Zu erledigende Aufgabe: Gib aus den folgenden Daten jede Zeile zurück, in der die Zeichenfolge „apartment“ vorkommt.

Liste der Daten:
###

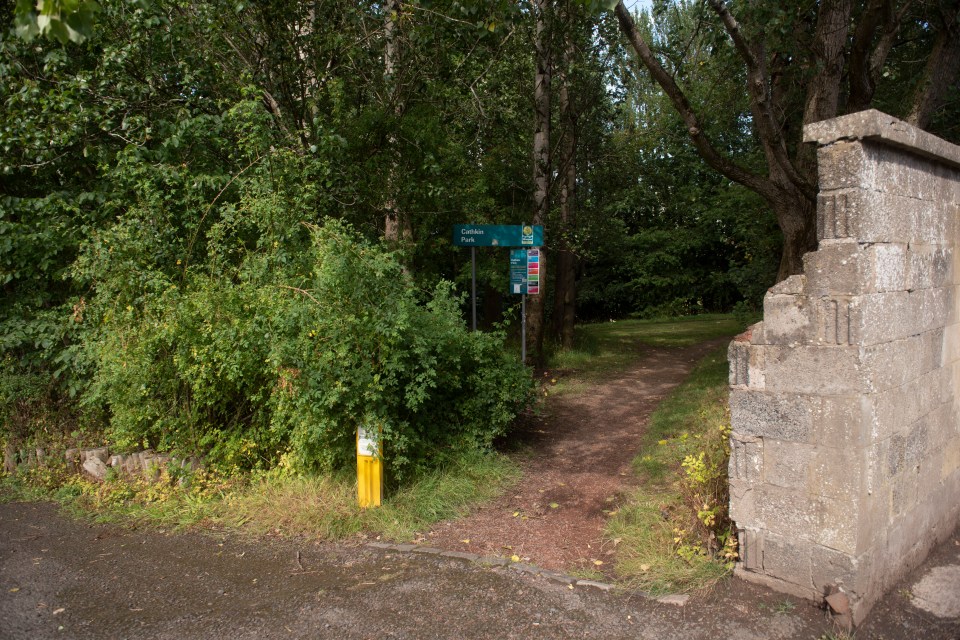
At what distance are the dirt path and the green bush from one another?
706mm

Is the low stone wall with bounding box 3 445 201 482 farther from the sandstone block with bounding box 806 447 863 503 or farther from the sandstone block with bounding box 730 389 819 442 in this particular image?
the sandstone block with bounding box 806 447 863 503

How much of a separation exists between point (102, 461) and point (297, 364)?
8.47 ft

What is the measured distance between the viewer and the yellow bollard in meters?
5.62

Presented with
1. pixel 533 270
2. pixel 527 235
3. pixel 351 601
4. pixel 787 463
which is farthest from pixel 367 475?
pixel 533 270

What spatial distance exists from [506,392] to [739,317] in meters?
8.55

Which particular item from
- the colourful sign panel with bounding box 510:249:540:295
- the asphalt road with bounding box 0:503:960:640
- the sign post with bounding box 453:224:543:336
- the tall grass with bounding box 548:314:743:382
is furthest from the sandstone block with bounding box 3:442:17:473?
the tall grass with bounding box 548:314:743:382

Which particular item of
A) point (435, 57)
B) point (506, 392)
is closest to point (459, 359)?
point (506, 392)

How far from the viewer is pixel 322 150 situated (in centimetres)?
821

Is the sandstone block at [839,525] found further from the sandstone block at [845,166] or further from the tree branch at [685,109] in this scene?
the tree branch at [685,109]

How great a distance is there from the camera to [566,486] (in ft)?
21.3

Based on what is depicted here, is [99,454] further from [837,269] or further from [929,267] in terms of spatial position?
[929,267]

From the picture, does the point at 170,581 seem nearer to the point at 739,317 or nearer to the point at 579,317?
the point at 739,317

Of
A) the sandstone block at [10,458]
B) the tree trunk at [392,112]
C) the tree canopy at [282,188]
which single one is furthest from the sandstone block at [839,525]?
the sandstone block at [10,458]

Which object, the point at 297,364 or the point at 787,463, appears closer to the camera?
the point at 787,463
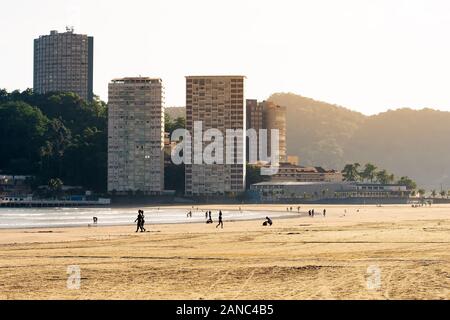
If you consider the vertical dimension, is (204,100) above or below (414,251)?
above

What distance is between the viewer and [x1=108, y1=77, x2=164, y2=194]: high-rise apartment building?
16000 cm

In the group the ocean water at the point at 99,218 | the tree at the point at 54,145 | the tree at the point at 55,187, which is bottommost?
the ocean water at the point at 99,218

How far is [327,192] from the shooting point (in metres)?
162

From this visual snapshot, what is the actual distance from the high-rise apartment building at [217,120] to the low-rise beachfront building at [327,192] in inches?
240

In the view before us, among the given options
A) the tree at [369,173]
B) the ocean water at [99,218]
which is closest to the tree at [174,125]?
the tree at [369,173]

###

Antwort zur Aufgabe:
What distance is between the viewer and [x1=108, y1=77, x2=164, y2=194]: high-rise apartment building?
From this visual snapshot, what is the actual distance from the high-rise apartment building at [217,120] to the low-rise beachfront building at [327,192] in inches?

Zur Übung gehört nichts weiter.